A Herdade dos Defuntos de Patrick Mendes presente na competição nacional do Córtex - Festival de Curtas-Metragens de Sintra é possivelmente aquele filme no qual só se consegue devidamente reflectir momentos depois de sair da sessão onde participou.
Um homem (Victor Gonçalves) atravessa uma herdade. Completamente desidratado desmaia quando encontra uma mulher (Cláudia Jardim) que se espanta com a sua presença ali.
Num espaço onde tudo parece degradado e onde a interacção é inexistente, estará aquele homem prestes a ser salvo ou irão as suas fraquezas determinar toda a sua condição?
Patrick Mendes realizou e escreveu o argumento desta curta-metragem que, como já referi, é uma das que é preciso bem reflectir sobre ela para depois pensar realmente na mensagem que pretende transmitir. Se por um lado pensamos que mais não é do que um trabalho onde apenas está presente a ideia de um homem que necessita de alguma água para poder enfrentar o desconhecido com algumas condições de integridade física, não é menos verdade que se pensarmos apenas nesta tão "simplista" explicação todo o filme parece condenado ao desinteresse por parte do espectador. No entanto se olharmos para A Herdade dos Defuntos como uma reflexão sobre o "deserto" pelo qual atravessam muitas das sociedades europeias da actualidade, então olhamos para esta história como um desabafo, sem palavras mas com uma intensa reflexão, sobre o que todos nós vivemos neste preciso momento.

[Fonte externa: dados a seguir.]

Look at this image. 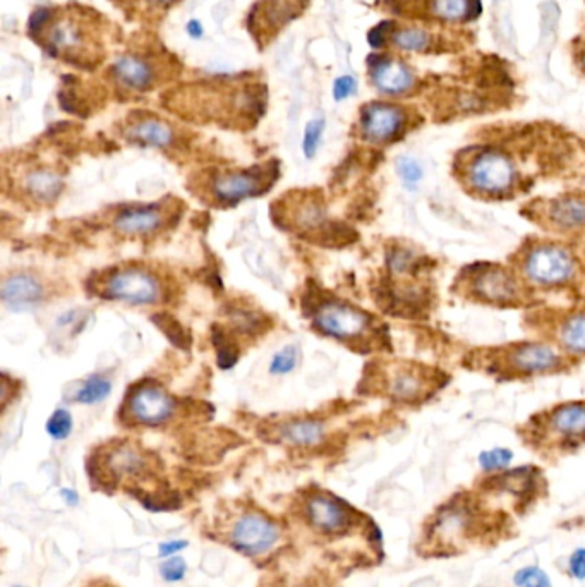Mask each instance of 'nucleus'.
Wrapping results in <instances>:
<instances>
[{"label": "nucleus", "instance_id": "f257e3e1", "mask_svg": "<svg viewBox=\"0 0 585 587\" xmlns=\"http://www.w3.org/2000/svg\"><path fill=\"white\" fill-rule=\"evenodd\" d=\"M575 359L544 340H519L496 347H479L464 358L465 368L500 382L534 376L556 375L570 370Z\"/></svg>", "mask_w": 585, "mask_h": 587}, {"label": "nucleus", "instance_id": "f03ea898", "mask_svg": "<svg viewBox=\"0 0 585 587\" xmlns=\"http://www.w3.org/2000/svg\"><path fill=\"white\" fill-rule=\"evenodd\" d=\"M453 292L488 308H529L534 301V291L515 268L486 261L462 268L453 282Z\"/></svg>", "mask_w": 585, "mask_h": 587}, {"label": "nucleus", "instance_id": "7ed1b4c3", "mask_svg": "<svg viewBox=\"0 0 585 587\" xmlns=\"http://www.w3.org/2000/svg\"><path fill=\"white\" fill-rule=\"evenodd\" d=\"M513 268L532 291L570 289L582 272L579 256L553 239H527L512 256Z\"/></svg>", "mask_w": 585, "mask_h": 587}, {"label": "nucleus", "instance_id": "20e7f679", "mask_svg": "<svg viewBox=\"0 0 585 587\" xmlns=\"http://www.w3.org/2000/svg\"><path fill=\"white\" fill-rule=\"evenodd\" d=\"M455 176L465 193L481 200H510L520 186L519 167L498 148H476L460 155Z\"/></svg>", "mask_w": 585, "mask_h": 587}, {"label": "nucleus", "instance_id": "39448f33", "mask_svg": "<svg viewBox=\"0 0 585 587\" xmlns=\"http://www.w3.org/2000/svg\"><path fill=\"white\" fill-rule=\"evenodd\" d=\"M520 435L539 450L570 452L585 445V400L561 402L534 414Z\"/></svg>", "mask_w": 585, "mask_h": 587}, {"label": "nucleus", "instance_id": "423d86ee", "mask_svg": "<svg viewBox=\"0 0 585 587\" xmlns=\"http://www.w3.org/2000/svg\"><path fill=\"white\" fill-rule=\"evenodd\" d=\"M376 388L395 404L419 406L433 399L448 383V375L433 366L411 361H395L378 368Z\"/></svg>", "mask_w": 585, "mask_h": 587}, {"label": "nucleus", "instance_id": "0eeeda50", "mask_svg": "<svg viewBox=\"0 0 585 587\" xmlns=\"http://www.w3.org/2000/svg\"><path fill=\"white\" fill-rule=\"evenodd\" d=\"M314 325L328 337L338 340H361L381 345L385 342L386 333L381 332L373 316L364 309L340 303L326 301L314 313Z\"/></svg>", "mask_w": 585, "mask_h": 587}, {"label": "nucleus", "instance_id": "6e6552de", "mask_svg": "<svg viewBox=\"0 0 585 587\" xmlns=\"http://www.w3.org/2000/svg\"><path fill=\"white\" fill-rule=\"evenodd\" d=\"M527 320L541 333V340L555 345L568 358H585V308L534 311Z\"/></svg>", "mask_w": 585, "mask_h": 587}, {"label": "nucleus", "instance_id": "1a4fd4ad", "mask_svg": "<svg viewBox=\"0 0 585 587\" xmlns=\"http://www.w3.org/2000/svg\"><path fill=\"white\" fill-rule=\"evenodd\" d=\"M527 218L551 234H577L585 230V193H567L534 200L524 210Z\"/></svg>", "mask_w": 585, "mask_h": 587}, {"label": "nucleus", "instance_id": "9d476101", "mask_svg": "<svg viewBox=\"0 0 585 587\" xmlns=\"http://www.w3.org/2000/svg\"><path fill=\"white\" fill-rule=\"evenodd\" d=\"M308 6L309 0H258L248 14L249 33L260 49H265L266 43L304 14Z\"/></svg>", "mask_w": 585, "mask_h": 587}, {"label": "nucleus", "instance_id": "9b49d317", "mask_svg": "<svg viewBox=\"0 0 585 587\" xmlns=\"http://www.w3.org/2000/svg\"><path fill=\"white\" fill-rule=\"evenodd\" d=\"M102 296L129 304H155L160 299V284L145 270L124 268L105 280Z\"/></svg>", "mask_w": 585, "mask_h": 587}, {"label": "nucleus", "instance_id": "f8f14e48", "mask_svg": "<svg viewBox=\"0 0 585 587\" xmlns=\"http://www.w3.org/2000/svg\"><path fill=\"white\" fill-rule=\"evenodd\" d=\"M275 177H277V169L273 167V164H270L266 170L265 167H256V169L242 170V172H224L213 179V194L220 201L236 203V201L266 193Z\"/></svg>", "mask_w": 585, "mask_h": 587}, {"label": "nucleus", "instance_id": "ddd939ff", "mask_svg": "<svg viewBox=\"0 0 585 587\" xmlns=\"http://www.w3.org/2000/svg\"><path fill=\"white\" fill-rule=\"evenodd\" d=\"M407 128V114L402 107L374 102L361 112V134L374 145H386L402 138Z\"/></svg>", "mask_w": 585, "mask_h": 587}, {"label": "nucleus", "instance_id": "4468645a", "mask_svg": "<svg viewBox=\"0 0 585 587\" xmlns=\"http://www.w3.org/2000/svg\"><path fill=\"white\" fill-rule=\"evenodd\" d=\"M278 539V527L260 514L242 515L230 533L232 546L248 557H258L272 550Z\"/></svg>", "mask_w": 585, "mask_h": 587}, {"label": "nucleus", "instance_id": "2eb2a0df", "mask_svg": "<svg viewBox=\"0 0 585 587\" xmlns=\"http://www.w3.org/2000/svg\"><path fill=\"white\" fill-rule=\"evenodd\" d=\"M174 407V400L170 399L162 388L151 385L138 388L127 402V409L134 421L146 426L165 423L174 414Z\"/></svg>", "mask_w": 585, "mask_h": 587}, {"label": "nucleus", "instance_id": "dca6fc26", "mask_svg": "<svg viewBox=\"0 0 585 587\" xmlns=\"http://www.w3.org/2000/svg\"><path fill=\"white\" fill-rule=\"evenodd\" d=\"M369 69L374 86L392 97L405 95L416 85V78L411 69L404 62L385 57V55H373L369 57Z\"/></svg>", "mask_w": 585, "mask_h": 587}, {"label": "nucleus", "instance_id": "f3484780", "mask_svg": "<svg viewBox=\"0 0 585 587\" xmlns=\"http://www.w3.org/2000/svg\"><path fill=\"white\" fill-rule=\"evenodd\" d=\"M308 519L316 529L323 533H342L350 526L349 510L335 498L318 495L308 502Z\"/></svg>", "mask_w": 585, "mask_h": 587}, {"label": "nucleus", "instance_id": "a211bd4d", "mask_svg": "<svg viewBox=\"0 0 585 587\" xmlns=\"http://www.w3.org/2000/svg\"><path fill=\"white\" fill-rule=\"evenodd\" d=\"M43 297V287L35 277L18 273L2 284V301L11 309H26L37 306Z\"/></svg>", "mask_w": 585, "mask_h": 587}, {"label": "nucleus", "instance_id": "6ab92c4d", "mask_svg": "<svg viewBox=\"0 0 585 587\" xmlns=\"http://www.w3.org/2000/svg\"><path fill=\"white\" fill-rule=\"evenodd\" d=\"M117 81L136 91L150 90L155 83V67L139 55H124L112 67Z\"/></svg>", "mask_w": 585, "mask_h": 587}, {"label": "nucleus", "instance_id": "aec40b11", "mask_svg": "<svg viewBox=\"0 0 585 587\" xmlns=\"http://www.w3.org/2000/svg\"><path fill=\"white\" fill-rule=\"evenodd\" d=\"M162 215L157 208H134L119 213L115 218V229L126 236H143L160 229Z\"/></svg>", "mask_w": 585, "mask_h": 587}, {"label": "nucleus", "instance_id": "412c9836", "mask_svg": "<svg viewBox=\"0 0 585 587\" xmlns=\"http://www.w3.org/2000/svg\"><path fill=\"white\" fill-rule=\"evenodd\" d=\"M126 136L133 143L153 148H165L174 140L172 128L160 119H141L134 122L133 126L127 129Z\"/></svg>", "mask_w": 585, "mask_h": 587}, {"label": "nucleus", "instance_id": "4be33fe9", "mask_svg": "<svg viewBox=\"0 0 585 587\" xmlns=\"http://www.w3.org/2000/svg\"><path fill=\"white\" fill-rule=\"evenodd\" d=\"M278 435L284 442L309 447V445H316L323 440L325 430H323V424L320 421L297 419V421L282 424L278 428Z\"/></svg>", "mask_w": 585, "mask_h": 587}, {"label": "nucleus", "instance_id": "5701e85b", "mask_svg": "<svg viewBox=\"0 0 585 587\" xmlns=\"http://www.w3.org/2000/svg\"><path fill=\"white\" fill-rule=\"evenodd\" d=\"M26 191L38 201H52L61 194V177L50 170H35L26 177Z\"/></svg>", "mask_w": 585, "mask_h": 587}, {"label": "nucleus", "instance_id": "b1692460", "mask_svg": "<svg viewBox=\"0 0 585 587\" xmlns=\"http://www.w3.org/2000/svg\"><path fill=\"white\" fill-rule=\"evenodd\" d=\"M390 40L405 52H426L431 47V37L423 28H400L393 31Z\"/></svg>", "mask_w": 585, "mask_h": 587}, {"label": "nucleus", "instance_id": "393cba45", "mask_svg": "<svg viewBox=\"0 0 585 587\" xmlns=\"http://www.w3.org/2000/svg\"><path fill=\"white\" fill-rule=\"evenodd\" d=\"M472 0H431V13L443 21H464L472 16Z\"/></svg>", "mask_w": 585, "mask_h": 587}, {"label": "nucleus", "instance_id": "a878e982", "mask_svg": "<svg viewBox=\"0 0 585 587\" xmlns=\"http://www.w3.org/2000/svg\"><path fill=\"white\" fill-rule=\"evenodd\" d=\"M112 392V383L103 378V376H91L90 380H86L85 385L79 388L76 394V400L79 404H86V406H93L102 400L109 397Z\"/></svg>", "mask_w": 585, "mask_h": 587}, {"label": "nucleus", "instance_id": "bb28decb", "mask_svg": "<svg viewBox=\"0 0 585 587\" xmlns=\"http://www.w3.org/2000/svg\"><path fill=\"white\" fill-rule=\"evenodd\" d=\"M151 320H153V323H155V325L167 335V339H169L172 344L181 347L184 351L189 349L191 339H189L186 330L181 327V323L175 320L174 316L167 315V313H157V315L151 316Z\"/></svg>", "mask_w": 585, "mask_h": 587}, {"label": "nucleus", "instance_id": "cd10ccee", "mask_svg": "<svg viewBox=\"0 0 585 587\" xmlns=\"http://www.w3.org/2000/svg\"><path fill=\"white\" fill-rule=\"evenodd\" d=\"M479 466L484 473H503L512 464V450L508 448H493L479 455Z\"/></svg>", "mask_w": 585, "mask_h": 587}, {"label": "nucleus", "instance_id": "c85d7f7f", "mask_svg": "<svg viewBox=\"0 0 585 587\" xmlns=\"http://www.w3.org/2000/svg\"><path fill=\"white\" fill-rule=\"evenodd\" d=\"M515 587H553L551 577L546 570L537 565H527L513 574Z\"/></svg>", "mask_w": 585, "mask_h": 587}, {"label": "nucleus", "instance_id": "c756f323", "mask_svg": "<svg viewBox=\"0 0 585 587\" xmlns=\"http://www.w3.org/2000/svg\"><path fill=\"white\" fill-rule=\"evenodd\" d=\"M213 344L217 347L218 366H220L222 370H230V368H234L237 359H239V351H237L236 345L232 344V342L225 337V333L222 332V330H220V332H213Z\"/></svg>", "mask_w": 585, "mask_h": 587}, {"label": "nucleus", "instance_id": "7c9ffc66", "mask_svg": "<svg viewBox=\"0 0 585 587\" xmlns=\"http://www.w3.org/2000/svg\"><path fill=\"white\" fill-rule=\"evenodd\" d=\"M323 131H325V119H313L308 122L302 136V153L306 155V158H313L318 153Z\"/></svg>", "mask_w": 585, "mask_h": 587}, {"label": "nucleus", "instance_id": "2f4dec72", "mask_svg": "<svg viewBox=\"0 0 585 587\" xmlns=\"http://www.w3.org/2000/svg\"><path fill=\"white\" fill-rule=\"evenodd\" d=\"M299 361V351L294 345H287L282 351H278L273 356L272 364H270V373L272 375H287L290 371H294Z\"/></svg>", "mask_w": 585, "mask_h": 587}, {"label": "nucleus", "instance_id": "473e14b6", "mask_svg": "<svg viewBox=\"0 0 585 587\" xmlns=\"http://www.w3.org/2000/svg\"><path fill=\"white\" fill-rule=\"evenodd\" d=\"M71 431H73V416L69 412L59 409L50 416L47 433L54 440H66L67 436L71 435Z\"/></svg>", "mask_w": 585, "mask_h": 587}, {"label": "nucleus", "instance_id": "72a5a7b5", "mask_svg": "<svg viewBox=\"0 0 585 587\" xmlns=\"http://www.w3.org/2000/svg\"><path fill=\"white\" fill-rule=\"evenodd\" d=\"M397 172L407 188H414L417 182L423 179V169L417 160L411 157H400L397 162Z\"/></svg>", "mask_w": 585, "mask_h": 587}, {"label": "nucleus", "instance_id": "f704fd0d", "mask_svg": "<svg viewBox=\"0 0 585 587\" xmlns=\"http://www.w3.org/2000/svg\"><path fill=\"white\" fill-rule=\"evenodd\" d=\"M187 572V563L184 558L181 557H170L160 565V575H162L165 581L174 584L184 579V575Z\"/></svg>", "mask_w": 585, "mask_h": 587}, {"label": "nucleus", "instance_id": "c9c22d12", "mask_svg": "<svg viewBox=\"0 0 585 587\" xmlns=\"http://www.w3.org/2000/svg\"><path fill=\"white\" fill-rule=\"evenodd\" d=\"M232 320L236 323L237 327L241 328L242 332L253 333L261 328V316L254 311H248V309H237L232 313Z\"/></svg>", "mask_w": 585, "mask_h": 587}, {"label": "nucleus", "instance_id": "e433bc0d", "mask_svg": "<svg viewBox=\"0 0 585 587\" xmlns=\"http://www.w3.org/2000/svg\"><path fill=\"white\" fill-rule=\"evenodd\" d=\"M52 18H54V11L49 7H40L31 14L30 21H28V31H30L31 37L35 38L40 35Z\"/></svg>", "mask_w": 585, "mask_h": 587}, {"label": "nucleus", "instance_id": "4c0bfd02", "mask_svg": "<svg viewBox=\"0 0 585 587\" xmlns=\"http://www.w3.org/2000/svg\"><path fill=\"white\" fill-rule=\"evenodd\" d=\"M357 91V81L354 76H340V78L335 79V85H333V98L337 100V102H342V100H347V98L352 97L354 93Z\"/></svg>", "mask_w": 585, "mask_h": 587}, {"label": "nucleus", "instance_id": "58836bf2", "mask_svg": "<svg viewBox=\"0 0 585 587\" xmlns=\"http://www.w3.org/2000/svg\"><path fill=\"white\" fill-rule=\"evenodd\" d=\"M568 574L577 581H585V548H577L568 557Z\"/></svg>", "mask_w": 585, "mask_h": 587}, {"label": "nucleus", "instance_id": "ea45409f", "mask_svg": "<svg viewBox=\"0 0 585 587\" xmlns=\"http://www.w3.org/2000/svg\"><path fill=\"white\" fill-rule=\"evenodd\" d=\"M392 23H381L374 30L369 31V45L374 49H380L381 45L386 42V38L392 37Z\"/></svg>", "mask_w": 585, "mask_h": 587}, {"label": "nucleus", "instance_id": "a19ab883", "mask_svg": "<svg viewBox=\"0 0 585 587\" xmlns=\"http://www.w3.org/2000/svg\"><path fill=\"white\" fill-rule=\"evenodd\" d=\"M187 546H189V543H187L186 539H174V541H167V543L158 545V557H175L179 551L184 550V548H187Z\"/></svg>", "mask_w": 585, "mask_h": 587}, {"label": "nucleus", "instance_id": "79ce46f5", "mask_svg": "<svg viewBox=\"0 0 585 587\" xmlns=\"http://www.w3.org/2000/svg\"><path fill=\"white\" fill-rule=\"evenodd\" d=\"M187 35L189 37L194 38V40H200L205 35V30H203V26H201L200 21L198 19H193V21H189L187 23Z\"/></svg>", "mask_w": 585, "mask_h": 587}, {"label": "nucleus", "instance_id": "37998d69", "mask_svg": "<svg viewBox=\"0 0 585 587\" xmlns=\"http://www.w3.org/2000/svg\"><path fill=\"white\" fill-rule=\"evenodd\" d=\"M61 498L64 502L69 505V507H76L79 503V495L76 491L71 490V488H62L61 490Z\"/></svg>", "mask_w": 585, "mask_h": 587}, {"label": "nucleus", "instance_id": "c03bdc74", "mask_svg": "<svg viewBox=\"0 0 585 587\" xmlns=\"http://www.w3.org/2000/svg\"><path fill=\"white\" fill-rule=\"evenodd\" d=\"M151 4H157V6L169 7L175 4L177 0H148Z\"/></svg>", "mask_w": 585, "mask_h": 587}, {"label": "nucleus", "instance_id": "a18cd8bd", "mask_svg": "<svg viewBox=\"0 0 585 587\" xmlns=\"http://www.w3.org/2000/svg\"><path fill=\"white\" fill-rule=\"evenodd\" d=\"M582 64H584V69H585V52H584V57H582Z\"/></svg>", "mask_w": 585, "mask_h": 587}, {"label": "nucleus", "instance_id": "49530a36", "mask_svg": "<svg viewBox=\"0 0 585 587\" xmlns=\"http://www.w3.org/2000/svg\"><path fill=\"white\" fill-rule=\"evenodd\" d=\"M14 587H21V586H14Z\"/></svg>", "mask_w": 585, "mask_h": 587}]
</instances>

Assim, enquanto uns percorrem todo um espaço geográfico desconhecido e que os esgota pela sua escassez de condições de subsistência, sendo aqui a água o elemento essencial, outros deleitam-se com um pequeno grande banquete que sacia à exaustão os seus caprichos. Enquanto um atravessa esse referido "deserto" na esperança de se manter vivo, o outro olha para ele como algo inferior que facilmente consegue controlar e pelo qual não nutre qualquer tipo de respeito ou simpatia mantendo-o, sempre que possível, aprisionado no seu pequeno espaço de onde não deve (ou pode?) sair mais não sendo do que um escravo amordaçado daquele que detém o real poder. Tal como a descrição inicial desta curta-metragem refere "um homem desidratado atravessa uma herdade e torna-se propriedade"... daquele que detém poder.
Esta que foi uma das nove candidatas ao Prémio YORN de Melhor Curta-Metragem Portuguesa de Terror na última edição do MOTELx - Festival Internacional de Cinema de Terror de Lisboa, insere-se assim numa interessante e muito presente corrente de cinema que reflecte sobre a crise económica, e quase arriscaria dizer humanitária, pela qual a Europa do Sul atravessa na actualidade. Um momento em que o poder dos mais fortes domina não pela agressão mas sim pela força silenciosa aqueles que mais fracos e com menos recursos se colocam numa conveniente posição de dominados necessitados de uma "ajuda" que mais não é do que uma demonstração de poder entre um dominador e um dominado, um opressor e um oprimido que não ajuda mas humilha, não invade mas conquista.
Cláudia Jardim, que mais não é do que um "rosto" de uma qualquer potência opulenta e saciada domina com mestria um Victor Gonçalves cansado, ou mesmo exausto, que procura um apoio e auxílio que jamais chegarão... pelo menos não da forma como o idealiza, e que quando manifestado apenas terá como contrapartida a sua própria clausura, naqueles que são dois metafóricos mas surpreendentes desempenhos que ilustram a "nossa" realidade.
E no final, quando pensamos em todas estas condicionantes, olhamos para A Herdade dos Defuntos como um espelho satírico e mordaz daquilo que somos e do que e como vivemos impávidos mas interiormente muito pouco serenos. E quem olha para esta curta-metragem supondo que é um filme sem qualquer sentido ou história... então já se esqueceu (ou pouco apercebeu) de que esta mais não é do que um relato da sua própria condição de dominado.